Analysis of Kinematic Data
Kinematic gait parameters were collected during the supervised motor assessments and for 3 days at the end of each assessment, in a free-living (FL) context. Each participant wore a single tri-axial accelerometer-based body-worn monitor (Axivity AX3) on their lower back (L5), programmed to capture raw data at 100 Hz with a dynamic range of ±8 g. Each subject performed two trials of each assessment, on each visit, and wore the AX3 for 3 days after each assessment.

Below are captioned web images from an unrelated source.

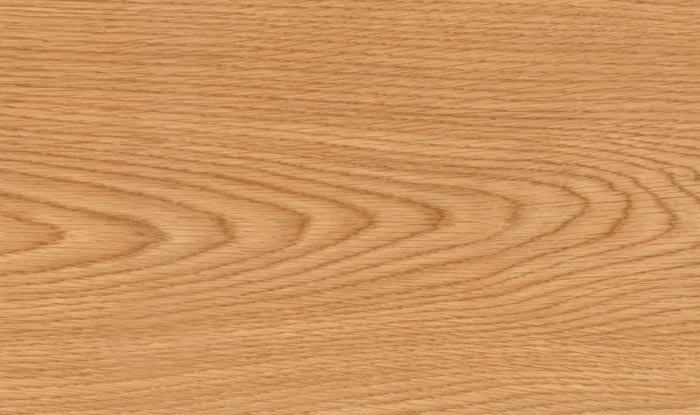 Standard 3072 světlý dub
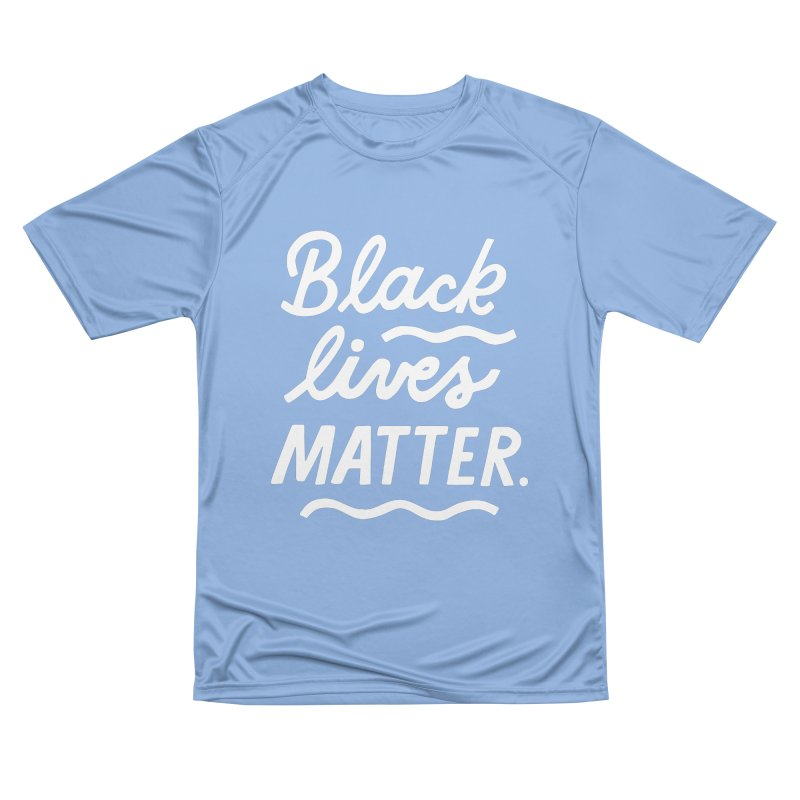 BLACK LIVES MATTER | 2 Women's T-Shirt by 5 Eye Studio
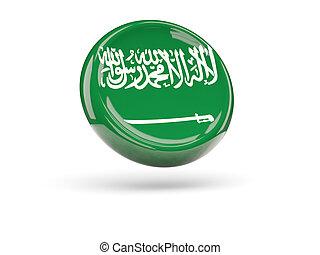 Flag of saudi arabia. Round icon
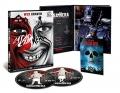 La casa nera  - Edizione Limitata Midnight Classics (2 DVD)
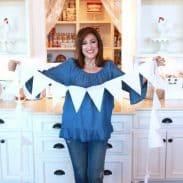 Aunt Ruthie's No Sew Bunting Banner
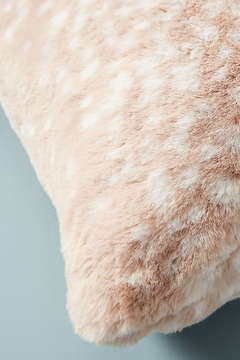 Anthropologie Fawn Faux Fur Pillow - Alternate List Image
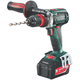 Metabo 602197520 18V 5.2 Ah Cordless Lithium-Ion 1/2 in. Drill Driver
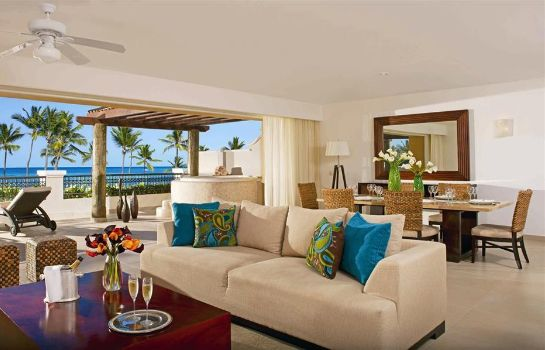 Suite NOW LARIMAR PUNTA CANA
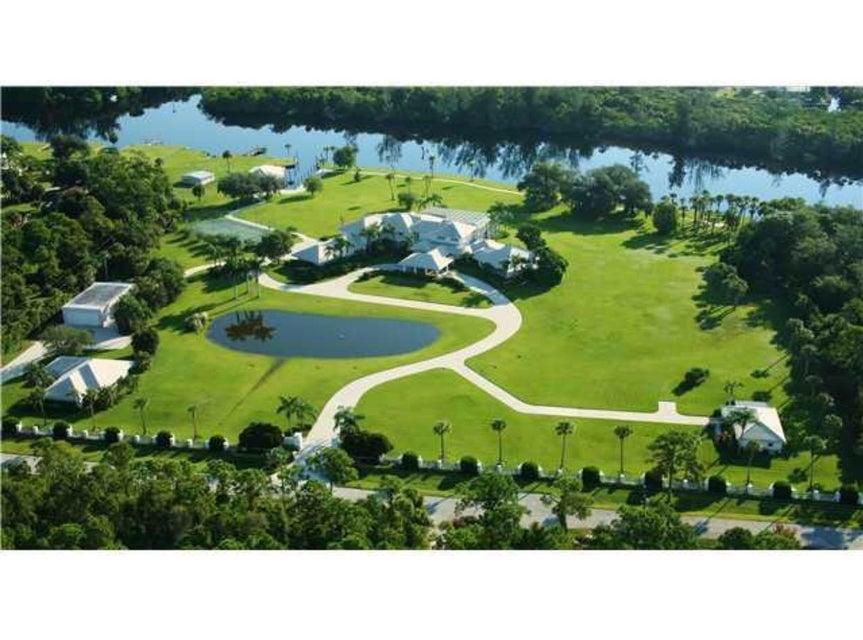 6055 SW Mapp Road, Palm City, FL 34990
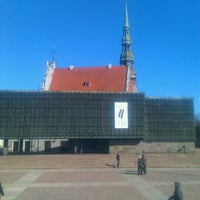 Photo taken at Strēlnieku laukums | Square of Latvian Riflemen by Julie G. on 3/23/2012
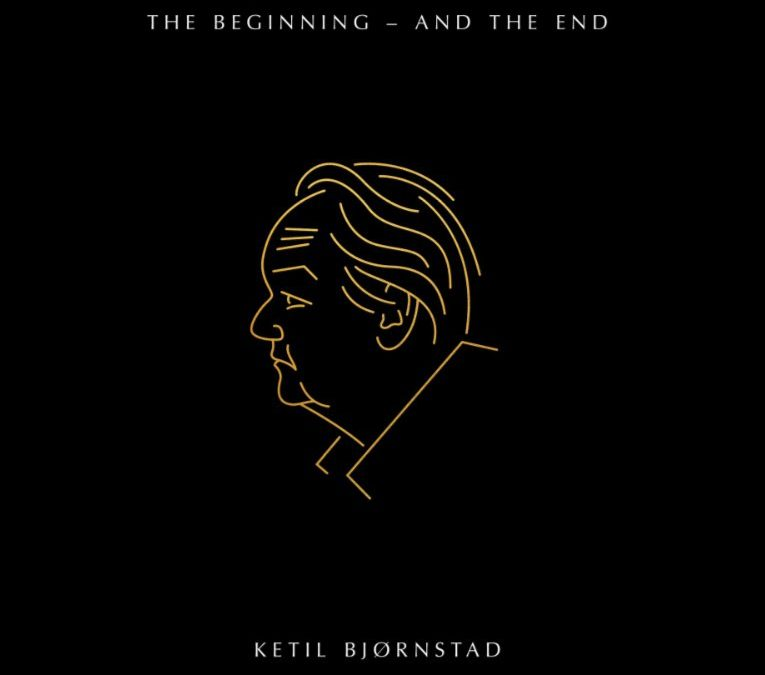 Ketil Bjørnstad | The Beginning – And The End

In the supervised motor assessment, the physiotherapist used a mobile application to mark the start and end of each trial, which was synced with the AX3 internal clock. Departing from the segmentation of test trials provided by the application, we manually adjusted the start and end of each test to match with the exact start and end of the movement and removed reported periods of pause. To extract meaningful data from the raw accelerometer signal, we started by resampling data to 100 Hz using linear interpolation, to mitigate known fluctuations of the sample rate (18). Afterward, offset was removed as well as machine noise using a second-order Butterworth low pass filter of 17 Hz (19). We focused the kinematic gait analysis in the study of spatiotemporal gait parameters. To extract gait parameters, the process was divided into two steps. First, we identified the walking bouts as the 2-s moving windows where summed standard deviations of tri-axial accelerations were above 0.1 (20). Then, an algorithm to detect initial contact (IC)/final contact (FC) points was applied, from which we calculated the gait parameters (21). A concurrent validity analysis of the reported number of steps (by the physiotherapist observing the trial) and the automatic detection revealed an intra-class correlation above 0.85.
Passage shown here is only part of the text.